* **Text shown**:
United States District Court, M.D. Pennsylvania
October 25, 2005.
JOSE I. MACIA, Petitioner,
TROY WILLIAMSON, WARDEN Respondent.
The opinion of the court was delivered by: WILLIAM CALDWELL, Senior District Judge
On October 17, 2005, Jose I. Macia, a federal prisonser housed
at FCI-Allenwood, initiated this habeas corpus action pursuant to
28 U.S.C. § 2241. (Doc. 1). His petition concerns a June 2004
disciplinary report he received after escaping from an open
institution. Macia challenges the appropriateness of a
Disciplinary Hearing Officer's actions of questioning him and
ultimately proceeding with his disciplinary hearing knowing Macia
was also subject to criminal prosecution for the escape. (Id.)
Presently pending before the Court is Macia's one page motion for
appointment of counsel. (Doc. 3). Macia's motion is based on his
indigent status and the claim that he does not "have the
experience or a legal education to adequately represent [himself]" in this matter. (Id.) For the reasons that follow, the
motion will be denied.
There is no automatic constitutional or statutory right to the
appointment of counsel in federal habeas corpus proceedings. See
Coleman v. Thompson, 501 U.S. 722, 725 (1991); Pennsylvania v.

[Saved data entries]

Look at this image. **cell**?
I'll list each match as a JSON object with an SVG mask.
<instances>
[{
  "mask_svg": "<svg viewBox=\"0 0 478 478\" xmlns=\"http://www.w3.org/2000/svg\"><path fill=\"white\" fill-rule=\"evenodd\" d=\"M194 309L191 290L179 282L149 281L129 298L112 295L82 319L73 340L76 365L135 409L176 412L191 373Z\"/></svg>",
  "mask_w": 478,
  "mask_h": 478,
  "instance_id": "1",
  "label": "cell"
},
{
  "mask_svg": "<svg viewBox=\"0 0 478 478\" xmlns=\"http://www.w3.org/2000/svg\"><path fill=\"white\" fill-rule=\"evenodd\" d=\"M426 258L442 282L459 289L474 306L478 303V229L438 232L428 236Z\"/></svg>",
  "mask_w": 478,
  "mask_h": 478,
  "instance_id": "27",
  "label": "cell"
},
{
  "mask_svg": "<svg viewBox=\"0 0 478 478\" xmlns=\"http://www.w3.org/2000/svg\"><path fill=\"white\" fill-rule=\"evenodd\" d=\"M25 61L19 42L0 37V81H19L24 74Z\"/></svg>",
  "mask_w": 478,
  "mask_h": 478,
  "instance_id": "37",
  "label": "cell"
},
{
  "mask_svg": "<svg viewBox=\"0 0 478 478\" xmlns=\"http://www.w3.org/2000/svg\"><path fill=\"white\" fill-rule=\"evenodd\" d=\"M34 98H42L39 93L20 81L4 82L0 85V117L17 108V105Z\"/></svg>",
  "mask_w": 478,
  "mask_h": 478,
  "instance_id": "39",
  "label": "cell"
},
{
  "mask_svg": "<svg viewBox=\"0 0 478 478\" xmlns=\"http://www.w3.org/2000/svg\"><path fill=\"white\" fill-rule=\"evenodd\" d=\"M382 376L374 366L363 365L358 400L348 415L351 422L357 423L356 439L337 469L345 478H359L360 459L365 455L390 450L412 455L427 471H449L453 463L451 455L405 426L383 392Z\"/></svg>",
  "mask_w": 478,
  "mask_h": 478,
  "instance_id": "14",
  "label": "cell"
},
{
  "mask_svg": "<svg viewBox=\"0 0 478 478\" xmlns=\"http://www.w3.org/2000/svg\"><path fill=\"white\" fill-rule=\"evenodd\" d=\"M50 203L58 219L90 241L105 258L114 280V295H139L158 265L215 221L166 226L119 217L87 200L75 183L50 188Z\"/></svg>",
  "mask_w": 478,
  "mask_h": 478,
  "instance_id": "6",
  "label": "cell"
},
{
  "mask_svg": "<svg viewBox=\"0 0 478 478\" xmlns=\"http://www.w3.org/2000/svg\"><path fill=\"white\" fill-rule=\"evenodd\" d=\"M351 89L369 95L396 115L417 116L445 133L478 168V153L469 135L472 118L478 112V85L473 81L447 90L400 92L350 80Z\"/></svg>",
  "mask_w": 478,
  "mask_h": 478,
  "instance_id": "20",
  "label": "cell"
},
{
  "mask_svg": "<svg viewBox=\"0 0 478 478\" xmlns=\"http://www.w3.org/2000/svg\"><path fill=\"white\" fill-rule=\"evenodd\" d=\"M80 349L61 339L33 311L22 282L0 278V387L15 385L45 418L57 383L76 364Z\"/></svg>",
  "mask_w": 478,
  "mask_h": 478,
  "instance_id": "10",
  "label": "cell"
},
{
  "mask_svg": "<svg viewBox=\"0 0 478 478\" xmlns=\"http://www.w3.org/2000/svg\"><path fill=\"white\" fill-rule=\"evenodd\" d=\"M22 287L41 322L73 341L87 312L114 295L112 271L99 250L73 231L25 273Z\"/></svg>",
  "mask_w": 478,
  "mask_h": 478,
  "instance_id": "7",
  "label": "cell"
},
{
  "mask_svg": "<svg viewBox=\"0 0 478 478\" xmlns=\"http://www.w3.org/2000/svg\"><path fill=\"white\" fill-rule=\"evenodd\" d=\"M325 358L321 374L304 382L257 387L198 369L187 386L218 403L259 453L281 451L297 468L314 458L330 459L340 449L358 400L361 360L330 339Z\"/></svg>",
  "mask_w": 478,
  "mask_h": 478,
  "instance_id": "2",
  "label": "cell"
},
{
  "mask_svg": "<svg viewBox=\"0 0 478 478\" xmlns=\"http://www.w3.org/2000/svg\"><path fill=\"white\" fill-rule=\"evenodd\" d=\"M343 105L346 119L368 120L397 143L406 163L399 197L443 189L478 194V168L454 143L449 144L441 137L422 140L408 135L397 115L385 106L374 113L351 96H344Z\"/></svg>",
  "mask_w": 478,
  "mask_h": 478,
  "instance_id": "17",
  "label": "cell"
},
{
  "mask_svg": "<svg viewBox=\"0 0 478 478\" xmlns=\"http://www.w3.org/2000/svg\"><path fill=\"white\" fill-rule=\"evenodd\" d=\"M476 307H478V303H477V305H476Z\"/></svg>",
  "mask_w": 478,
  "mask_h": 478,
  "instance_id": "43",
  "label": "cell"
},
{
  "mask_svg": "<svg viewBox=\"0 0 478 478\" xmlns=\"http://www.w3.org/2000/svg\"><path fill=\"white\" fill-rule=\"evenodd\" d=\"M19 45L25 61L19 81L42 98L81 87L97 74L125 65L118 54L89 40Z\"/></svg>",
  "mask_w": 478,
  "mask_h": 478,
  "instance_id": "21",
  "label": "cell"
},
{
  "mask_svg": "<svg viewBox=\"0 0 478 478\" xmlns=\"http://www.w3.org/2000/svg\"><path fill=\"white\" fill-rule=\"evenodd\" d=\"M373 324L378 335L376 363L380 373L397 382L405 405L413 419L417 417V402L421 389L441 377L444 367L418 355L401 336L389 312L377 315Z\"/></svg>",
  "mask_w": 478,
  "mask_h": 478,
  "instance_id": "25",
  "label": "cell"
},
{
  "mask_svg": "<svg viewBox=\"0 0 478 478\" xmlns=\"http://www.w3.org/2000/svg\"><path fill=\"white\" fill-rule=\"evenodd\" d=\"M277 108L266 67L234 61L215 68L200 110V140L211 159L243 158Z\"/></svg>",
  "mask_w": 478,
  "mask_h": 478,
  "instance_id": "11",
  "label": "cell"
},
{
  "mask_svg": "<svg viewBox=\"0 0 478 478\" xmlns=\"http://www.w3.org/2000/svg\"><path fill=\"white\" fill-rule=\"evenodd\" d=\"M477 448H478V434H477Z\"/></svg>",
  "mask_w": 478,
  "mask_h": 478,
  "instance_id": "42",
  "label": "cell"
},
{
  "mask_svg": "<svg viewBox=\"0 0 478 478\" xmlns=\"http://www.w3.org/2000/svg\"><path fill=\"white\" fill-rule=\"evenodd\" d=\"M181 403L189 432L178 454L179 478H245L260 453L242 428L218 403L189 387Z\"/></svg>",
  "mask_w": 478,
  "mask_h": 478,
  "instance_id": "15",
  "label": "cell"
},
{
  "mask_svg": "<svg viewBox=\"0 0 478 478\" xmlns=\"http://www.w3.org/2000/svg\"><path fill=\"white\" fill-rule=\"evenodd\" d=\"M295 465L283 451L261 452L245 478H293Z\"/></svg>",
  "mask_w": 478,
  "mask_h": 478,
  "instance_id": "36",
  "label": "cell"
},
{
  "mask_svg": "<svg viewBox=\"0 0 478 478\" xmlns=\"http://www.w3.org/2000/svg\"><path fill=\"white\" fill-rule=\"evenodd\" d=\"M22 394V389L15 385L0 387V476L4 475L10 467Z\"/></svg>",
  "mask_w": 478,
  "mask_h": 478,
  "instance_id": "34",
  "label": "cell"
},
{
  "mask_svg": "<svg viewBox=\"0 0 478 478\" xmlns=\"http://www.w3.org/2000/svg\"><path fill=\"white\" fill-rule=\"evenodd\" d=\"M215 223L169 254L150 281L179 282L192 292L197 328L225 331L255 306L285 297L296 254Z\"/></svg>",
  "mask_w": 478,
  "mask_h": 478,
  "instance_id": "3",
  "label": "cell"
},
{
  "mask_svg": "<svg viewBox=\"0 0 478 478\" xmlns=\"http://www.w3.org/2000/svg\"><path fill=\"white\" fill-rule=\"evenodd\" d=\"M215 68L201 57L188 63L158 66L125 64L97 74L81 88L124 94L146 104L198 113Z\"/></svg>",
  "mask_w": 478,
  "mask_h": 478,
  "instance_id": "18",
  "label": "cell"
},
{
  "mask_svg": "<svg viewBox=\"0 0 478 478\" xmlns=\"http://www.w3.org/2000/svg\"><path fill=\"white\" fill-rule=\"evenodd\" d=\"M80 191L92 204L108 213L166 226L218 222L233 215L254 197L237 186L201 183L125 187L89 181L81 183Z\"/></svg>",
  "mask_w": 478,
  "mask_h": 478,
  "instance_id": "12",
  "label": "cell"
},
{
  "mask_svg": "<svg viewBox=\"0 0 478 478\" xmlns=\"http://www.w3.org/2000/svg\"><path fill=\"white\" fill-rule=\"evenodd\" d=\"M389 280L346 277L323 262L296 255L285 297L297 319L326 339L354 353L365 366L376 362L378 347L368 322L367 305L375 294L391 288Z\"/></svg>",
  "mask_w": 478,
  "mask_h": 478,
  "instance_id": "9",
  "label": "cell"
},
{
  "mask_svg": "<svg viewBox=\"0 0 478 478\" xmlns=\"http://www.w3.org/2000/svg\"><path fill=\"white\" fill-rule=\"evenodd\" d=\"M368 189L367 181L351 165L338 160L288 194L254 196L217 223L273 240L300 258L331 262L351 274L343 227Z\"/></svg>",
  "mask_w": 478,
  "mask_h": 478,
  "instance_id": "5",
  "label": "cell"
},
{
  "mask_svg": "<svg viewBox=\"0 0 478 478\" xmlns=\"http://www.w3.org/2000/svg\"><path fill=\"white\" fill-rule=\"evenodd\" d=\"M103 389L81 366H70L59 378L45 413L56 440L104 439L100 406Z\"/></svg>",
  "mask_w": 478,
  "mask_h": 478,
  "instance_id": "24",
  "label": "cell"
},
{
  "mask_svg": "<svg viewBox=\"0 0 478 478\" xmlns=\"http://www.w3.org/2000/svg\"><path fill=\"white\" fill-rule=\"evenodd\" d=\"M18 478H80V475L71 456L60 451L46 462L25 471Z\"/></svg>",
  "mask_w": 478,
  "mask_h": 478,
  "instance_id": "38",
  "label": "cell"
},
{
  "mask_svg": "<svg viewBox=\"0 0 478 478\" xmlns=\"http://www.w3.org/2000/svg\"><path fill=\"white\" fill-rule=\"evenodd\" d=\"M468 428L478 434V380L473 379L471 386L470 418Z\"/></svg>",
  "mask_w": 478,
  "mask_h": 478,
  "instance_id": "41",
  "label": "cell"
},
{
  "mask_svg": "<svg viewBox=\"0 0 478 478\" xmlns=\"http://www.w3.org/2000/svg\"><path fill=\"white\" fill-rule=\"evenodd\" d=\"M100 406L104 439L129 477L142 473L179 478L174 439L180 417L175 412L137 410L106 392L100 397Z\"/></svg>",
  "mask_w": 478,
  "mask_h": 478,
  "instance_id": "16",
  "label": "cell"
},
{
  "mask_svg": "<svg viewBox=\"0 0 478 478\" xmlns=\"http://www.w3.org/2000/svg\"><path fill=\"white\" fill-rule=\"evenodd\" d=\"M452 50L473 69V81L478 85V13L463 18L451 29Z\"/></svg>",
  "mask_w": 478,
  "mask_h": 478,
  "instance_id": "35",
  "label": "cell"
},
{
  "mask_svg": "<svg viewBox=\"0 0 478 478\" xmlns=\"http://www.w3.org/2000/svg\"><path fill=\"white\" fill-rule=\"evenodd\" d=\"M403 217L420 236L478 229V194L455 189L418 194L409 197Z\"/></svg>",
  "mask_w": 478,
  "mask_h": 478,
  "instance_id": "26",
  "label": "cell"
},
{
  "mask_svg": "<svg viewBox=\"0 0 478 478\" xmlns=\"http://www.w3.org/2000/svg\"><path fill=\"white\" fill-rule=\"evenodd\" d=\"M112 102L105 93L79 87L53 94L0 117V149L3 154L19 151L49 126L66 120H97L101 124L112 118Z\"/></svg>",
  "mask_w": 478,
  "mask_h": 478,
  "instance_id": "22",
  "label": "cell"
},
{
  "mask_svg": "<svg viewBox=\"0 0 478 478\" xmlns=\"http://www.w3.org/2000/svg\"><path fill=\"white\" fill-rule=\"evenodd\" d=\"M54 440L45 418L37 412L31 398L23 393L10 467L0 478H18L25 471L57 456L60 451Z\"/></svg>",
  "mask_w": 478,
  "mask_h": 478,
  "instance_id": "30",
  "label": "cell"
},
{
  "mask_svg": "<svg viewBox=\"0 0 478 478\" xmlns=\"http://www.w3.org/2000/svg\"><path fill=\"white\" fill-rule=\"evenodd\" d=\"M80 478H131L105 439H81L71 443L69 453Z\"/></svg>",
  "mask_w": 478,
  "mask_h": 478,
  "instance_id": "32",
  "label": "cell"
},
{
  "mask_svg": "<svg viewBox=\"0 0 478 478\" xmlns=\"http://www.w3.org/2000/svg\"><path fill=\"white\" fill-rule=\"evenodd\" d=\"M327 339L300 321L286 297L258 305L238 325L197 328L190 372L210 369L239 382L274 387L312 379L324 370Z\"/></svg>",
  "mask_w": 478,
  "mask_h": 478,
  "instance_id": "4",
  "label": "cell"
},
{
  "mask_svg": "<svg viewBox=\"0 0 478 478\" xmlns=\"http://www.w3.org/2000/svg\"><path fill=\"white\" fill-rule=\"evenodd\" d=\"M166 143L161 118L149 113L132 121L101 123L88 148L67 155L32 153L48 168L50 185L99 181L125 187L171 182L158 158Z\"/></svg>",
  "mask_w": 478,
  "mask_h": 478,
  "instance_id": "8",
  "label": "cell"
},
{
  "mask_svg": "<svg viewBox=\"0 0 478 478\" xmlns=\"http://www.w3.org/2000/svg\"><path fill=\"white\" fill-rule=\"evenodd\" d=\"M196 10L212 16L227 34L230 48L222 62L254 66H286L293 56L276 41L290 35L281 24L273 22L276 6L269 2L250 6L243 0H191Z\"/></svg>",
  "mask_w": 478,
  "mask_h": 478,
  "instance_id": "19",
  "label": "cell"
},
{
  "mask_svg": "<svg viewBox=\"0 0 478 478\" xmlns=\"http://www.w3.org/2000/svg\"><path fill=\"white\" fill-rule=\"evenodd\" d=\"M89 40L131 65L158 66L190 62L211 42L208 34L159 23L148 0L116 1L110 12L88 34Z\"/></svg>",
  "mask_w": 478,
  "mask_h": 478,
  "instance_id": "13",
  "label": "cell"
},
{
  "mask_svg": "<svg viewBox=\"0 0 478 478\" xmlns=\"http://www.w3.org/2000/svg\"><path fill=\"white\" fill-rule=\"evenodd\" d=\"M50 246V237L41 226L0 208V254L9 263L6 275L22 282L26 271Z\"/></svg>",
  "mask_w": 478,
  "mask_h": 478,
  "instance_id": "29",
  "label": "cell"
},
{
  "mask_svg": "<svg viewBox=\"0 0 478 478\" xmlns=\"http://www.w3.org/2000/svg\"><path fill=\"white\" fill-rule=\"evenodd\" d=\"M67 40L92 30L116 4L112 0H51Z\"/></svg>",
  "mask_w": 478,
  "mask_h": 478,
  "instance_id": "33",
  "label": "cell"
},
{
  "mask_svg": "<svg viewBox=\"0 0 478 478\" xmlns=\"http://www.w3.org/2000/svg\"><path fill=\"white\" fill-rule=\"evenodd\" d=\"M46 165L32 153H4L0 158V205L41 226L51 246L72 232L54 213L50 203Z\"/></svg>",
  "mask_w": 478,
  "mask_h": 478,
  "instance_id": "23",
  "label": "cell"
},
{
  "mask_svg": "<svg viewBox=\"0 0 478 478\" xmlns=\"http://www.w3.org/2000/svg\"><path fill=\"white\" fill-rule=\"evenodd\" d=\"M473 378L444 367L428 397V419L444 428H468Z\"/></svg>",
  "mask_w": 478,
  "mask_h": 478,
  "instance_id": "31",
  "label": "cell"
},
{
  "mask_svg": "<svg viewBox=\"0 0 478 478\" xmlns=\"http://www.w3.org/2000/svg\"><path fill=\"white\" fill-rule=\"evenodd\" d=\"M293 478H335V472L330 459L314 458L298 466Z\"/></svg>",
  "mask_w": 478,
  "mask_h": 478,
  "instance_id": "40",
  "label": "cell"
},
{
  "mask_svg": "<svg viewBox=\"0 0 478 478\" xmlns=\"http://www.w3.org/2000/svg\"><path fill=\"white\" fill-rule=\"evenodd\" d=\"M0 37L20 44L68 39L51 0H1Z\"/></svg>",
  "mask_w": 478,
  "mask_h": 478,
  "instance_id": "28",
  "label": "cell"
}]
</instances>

* **Requirements**:
A) Retype everything in the court opinion from "Presently pending before" down to "will be denied.".
B) In the court opinion, condense the paragraph that begins "Presently pending before the Court" into a shorter version that keeps its main facts.
The entries aren't needed for anything here.

* **Responses per task**:
A)
Presently pending before the Court is Macia's one page motion for
appointment of counsel. (Doc. 3). Macia's motion is based on his
indigent status and the claim that he does not "have the
experience or a legal education to adequately represent [himself]" in this matter. (Id.) For the reasons that follow, the
motion will be denied.

B) Macia has filed a one-page motion asking the Court to appoint counsel (Doc. 3). He bases it on his indigent status and on his claim that he lacks the experience or legal education to represent himself. The Court will deny the motion.